**Textblock**
□ □ □ □ □ □ □

Full House in Karlsruhe
Tag 1 der mündlichen Verhandlung des BVerfG über die Wahlrechtsreform
Gestern begann die mit Spannung erwartete mündliche Verhandlung des Bundesverfassungsgerichts zur Wahlrechtsreform der Ampel-Koalition. Zwei Tage verhandelt der Zweite Senat über die Frage, ob die Einführung der Zweitstimmendeckung und der Wegfall der Grundmandatsklausel mit dem Grundgesetz vereinbar sind oder nicht. Viel Prominenz aus Politik und deutscher Staatsrechtlehre1) sorgen für – so hat es Vizepräsidentin Doris König ausgedrückt – „Full House“ in Karlsruhe. Nach einem humorvollen Auftakt dürften die Beteiligten versuchen, am heutigen zweiten Tag ihre Asse auszuspielen: Verstößt die Zweitstimmendeckung gegen die Gleichheit der Wahl? Lässt sich die Sperrwirkung der 5%-Sperrklausel noch rechtfertigen?
Prozessuale Gemengelage
Gleich drei verschiedene Verfahrensarten werden gleichzeitig verhandelt: zwei abstrakte Normenkontrollverfahren, drei Organstreitverfahren und zwei Verfassungsbeschwerdeverfahren. In der Zulässigkeit wurden im Wesentlichen der Fristbeginn und das Rechtsschutzbedürfnis erörtert. Offenbar hatte die Linksfraktion für ihren Organstreitantrag einen (zu) späten Schriftsatz eingereicht. Den Versuch, insoweit auf das Inkrafttreten des Gesetzes abzustellen, konnte Sophie Schönberger mit dem Wortlaut des § 64 Abs. 3 BVerfGG („bekannt geworden“) erfolgreich parieren. Mit Blick auf das Rechtsschutzbedürfnis dürfte der Organstreitantrag der inzwischen aufgelösten Linksfraktion unzulässig sein, auch wenn Christian Kirchberg eine originelle, aber abwegige Anleihe zur intertemporalen Freiheitssicherung anführte. Ebenfalls wurde thematisiert, inwieweit Parteien von der Zweitstimmendeckung unmittelbar betroffen sind und wann die Beschwerdefrist nach § 93 Abs. 3 BVerfGG in Bezug auf die Überprüfung der 5%-Sperrklausel beginnt. Im Kontext der Organstreitverfahren der Parteien CSU und Die Linke wurde zudem problematisiert, inwiefern in diesen Verfahren nur Rechte aus Art. 21 GG eine Rolle spielen und nicht etwa auch Mängel im Gesetzgebungsverfahren. Einer „Elfes-Konstruktion über Art. 21 GG“ konnte der Zweite Senat aber wohl nichts abgewinnen.

□ □ □ □ □ □ □

**Extrahierte Einträge**
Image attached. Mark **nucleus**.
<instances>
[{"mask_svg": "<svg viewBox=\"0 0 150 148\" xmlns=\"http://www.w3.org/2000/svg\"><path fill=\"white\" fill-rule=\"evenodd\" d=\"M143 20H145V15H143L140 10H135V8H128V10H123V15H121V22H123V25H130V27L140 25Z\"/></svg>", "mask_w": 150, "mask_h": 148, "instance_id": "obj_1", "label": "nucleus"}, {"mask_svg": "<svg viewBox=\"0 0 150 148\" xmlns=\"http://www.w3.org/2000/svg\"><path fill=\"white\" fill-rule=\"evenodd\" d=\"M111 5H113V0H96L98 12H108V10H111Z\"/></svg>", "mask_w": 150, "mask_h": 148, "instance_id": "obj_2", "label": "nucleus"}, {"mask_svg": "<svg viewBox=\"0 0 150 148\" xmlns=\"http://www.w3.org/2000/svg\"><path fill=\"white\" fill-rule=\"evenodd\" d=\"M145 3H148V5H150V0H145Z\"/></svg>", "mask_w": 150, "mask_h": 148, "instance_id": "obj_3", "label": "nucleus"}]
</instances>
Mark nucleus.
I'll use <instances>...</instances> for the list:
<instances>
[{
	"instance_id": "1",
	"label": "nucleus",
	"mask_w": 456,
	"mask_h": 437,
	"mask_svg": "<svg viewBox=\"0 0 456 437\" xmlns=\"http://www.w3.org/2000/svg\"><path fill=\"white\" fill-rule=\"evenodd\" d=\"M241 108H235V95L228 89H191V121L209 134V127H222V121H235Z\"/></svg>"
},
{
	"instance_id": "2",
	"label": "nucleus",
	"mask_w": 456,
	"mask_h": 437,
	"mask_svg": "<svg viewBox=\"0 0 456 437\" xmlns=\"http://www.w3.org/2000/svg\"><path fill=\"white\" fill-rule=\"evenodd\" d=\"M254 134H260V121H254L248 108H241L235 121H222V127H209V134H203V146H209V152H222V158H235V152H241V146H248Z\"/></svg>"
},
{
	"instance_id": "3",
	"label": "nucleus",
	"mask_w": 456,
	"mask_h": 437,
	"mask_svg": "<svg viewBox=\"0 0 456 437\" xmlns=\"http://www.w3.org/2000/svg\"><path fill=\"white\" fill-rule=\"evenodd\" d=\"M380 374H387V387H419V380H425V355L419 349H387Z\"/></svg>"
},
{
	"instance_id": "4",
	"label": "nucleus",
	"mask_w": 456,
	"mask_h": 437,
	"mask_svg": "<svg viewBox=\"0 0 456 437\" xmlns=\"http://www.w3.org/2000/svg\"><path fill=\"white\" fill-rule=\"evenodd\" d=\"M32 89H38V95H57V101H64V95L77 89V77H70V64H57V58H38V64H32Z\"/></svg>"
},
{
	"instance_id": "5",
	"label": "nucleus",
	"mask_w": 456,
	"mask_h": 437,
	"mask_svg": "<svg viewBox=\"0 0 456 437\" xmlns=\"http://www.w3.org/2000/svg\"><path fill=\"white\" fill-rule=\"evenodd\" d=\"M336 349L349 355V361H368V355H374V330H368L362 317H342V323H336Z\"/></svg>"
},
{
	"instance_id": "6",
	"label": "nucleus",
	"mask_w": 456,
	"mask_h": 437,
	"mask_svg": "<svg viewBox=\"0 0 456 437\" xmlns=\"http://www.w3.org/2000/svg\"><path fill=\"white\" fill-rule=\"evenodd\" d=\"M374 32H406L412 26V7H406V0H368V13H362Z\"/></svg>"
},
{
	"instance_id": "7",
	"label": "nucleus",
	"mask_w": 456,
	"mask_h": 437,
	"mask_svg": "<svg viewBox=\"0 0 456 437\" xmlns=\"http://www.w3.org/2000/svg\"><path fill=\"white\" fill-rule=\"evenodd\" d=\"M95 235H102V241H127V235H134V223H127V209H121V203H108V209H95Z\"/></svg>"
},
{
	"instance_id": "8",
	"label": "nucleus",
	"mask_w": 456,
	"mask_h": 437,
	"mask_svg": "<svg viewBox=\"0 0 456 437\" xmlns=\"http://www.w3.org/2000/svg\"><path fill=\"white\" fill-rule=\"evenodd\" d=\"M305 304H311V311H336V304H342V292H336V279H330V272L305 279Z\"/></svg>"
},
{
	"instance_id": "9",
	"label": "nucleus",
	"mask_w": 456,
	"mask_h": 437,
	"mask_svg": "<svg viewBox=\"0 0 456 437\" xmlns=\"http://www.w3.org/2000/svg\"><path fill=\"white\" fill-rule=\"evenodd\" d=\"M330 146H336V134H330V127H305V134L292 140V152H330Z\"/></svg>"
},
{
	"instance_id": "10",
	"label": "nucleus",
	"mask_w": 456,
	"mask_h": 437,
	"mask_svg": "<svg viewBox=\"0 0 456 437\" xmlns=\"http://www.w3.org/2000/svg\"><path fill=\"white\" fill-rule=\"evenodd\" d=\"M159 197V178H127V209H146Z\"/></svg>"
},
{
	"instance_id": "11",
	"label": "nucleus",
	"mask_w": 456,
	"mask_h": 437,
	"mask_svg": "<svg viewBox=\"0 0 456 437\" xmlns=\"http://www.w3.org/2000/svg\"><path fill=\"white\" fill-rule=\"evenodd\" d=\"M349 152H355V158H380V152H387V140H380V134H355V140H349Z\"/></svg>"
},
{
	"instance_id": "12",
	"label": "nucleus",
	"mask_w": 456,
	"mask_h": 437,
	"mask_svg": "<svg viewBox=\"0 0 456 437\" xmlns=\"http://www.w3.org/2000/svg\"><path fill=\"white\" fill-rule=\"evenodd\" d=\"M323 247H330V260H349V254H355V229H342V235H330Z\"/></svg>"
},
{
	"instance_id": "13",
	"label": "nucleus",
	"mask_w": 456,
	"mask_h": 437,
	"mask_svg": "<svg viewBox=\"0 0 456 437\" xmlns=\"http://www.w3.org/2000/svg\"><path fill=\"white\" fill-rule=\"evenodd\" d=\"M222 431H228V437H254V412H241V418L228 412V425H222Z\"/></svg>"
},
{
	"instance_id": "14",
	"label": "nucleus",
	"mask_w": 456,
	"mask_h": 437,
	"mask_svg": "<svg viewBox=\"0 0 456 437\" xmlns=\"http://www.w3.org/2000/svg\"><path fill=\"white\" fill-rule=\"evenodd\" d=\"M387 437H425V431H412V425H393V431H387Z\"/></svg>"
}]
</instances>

□ □ □ □ □ □ □

Geben Sie aus dem Text zur Wahlrechtsreform den Abschnitt beginnend bei „Full House in“ und endend bei „5%-Sperrklausel noch rechtfertigen?“ wortgetreu wieder.

Full House in Karlsruhe
Tag 1 der mündlichen Verhandlung des BVerfG über die Wahlrechtsreform
Gestern begann die mit Spannung erwartete mündliche Verhandlung des Bundesverfassungsgerichts zur Wahlrechtsreform der Ampel-Koalition. Zwei Tage verhandelt der Zweite Senat über die Frage, ob die Einführung der Zweitstimmendeckung und der Wegfall der Grundmandatsklausel mit dem Grundgesetz vereinbar sind oder nicht. Viel Prominenz aus Politik und deutscher Staatsrechtlehre1) sorgen für – so hat es Vizepräsidentin Doris König ausgedrückt – „Full House“ in Karlsruhe. Nach einem humorvollen Auftakt dürften die Beteiligten versuchen, am heutigen zweiten Tag ihre Asse auszuspielen: Verstößt die Zweitstimmendeckung gegen die Gleichheit der Wahl? Lässt sich die Sperrwirkung der 5%-Sperrklausel noch rechtfertigen?